Q: On the 6th BRICS summit in Brazil the group of countries signed the document to create the US$100 billion BRICS Development Bank and a reserve currency pool worth over another US$100 billion. In the light of the event, what are the perspectives and a role of BRICS at the world arena?
HE PS Raghavan: There is immense potential for intra-BRICS cooperation, as they constitute over 30% of the world land area, 42% of population and 21% of the global GDP. Besides, as our Prime Minister noted at the BRICS Summit, the member countries can intensify cooperation on counter terrorism, cyber-security, climate change, reform of the UNSC and in shaping the post-2015 development agenda, as well as the international trade regime under the WTO, so as to restore a climate of peace and stability in the world.
Q: BRICS partners plan to establish a system of multilateral swaps that will allow to transfer resources to one or another country. Experts believe that if the current trend continues, soon the dollar will be abandoned by most of the economies-members of BRICS. Can you share your opinion regarding this trend?

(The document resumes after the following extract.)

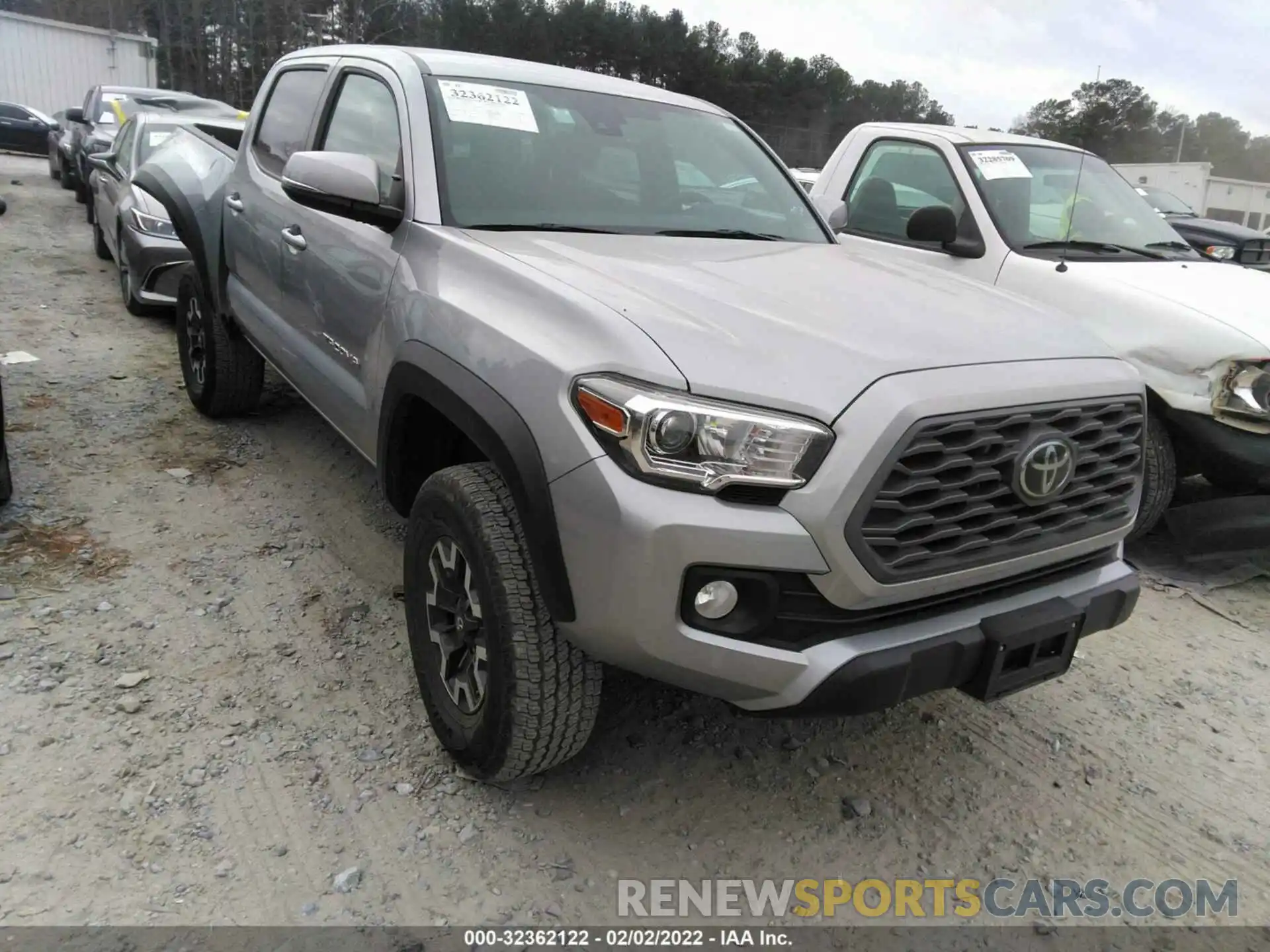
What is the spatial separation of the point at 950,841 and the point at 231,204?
3971mm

HE PS Raghavan: That is a very large question. I would like to focus on our bilateral situation. As I mentioned, India and Russia have been discussing trade in national currencies as an initiative to significantly increase the volume of bilateral exchanges of goods. Our Central Banks have recently set up a Joint Working Group to work out modalities. There have also been talks between the Export-Import Bank of India (EXIM Bank) and the Vnesheconombank for a guarantees cooperation arrangement, by which they would facilitate loans in local currencies for Indian and Russian companies seeking to invest in each others’ countries. This arrangement could boost mutual investment.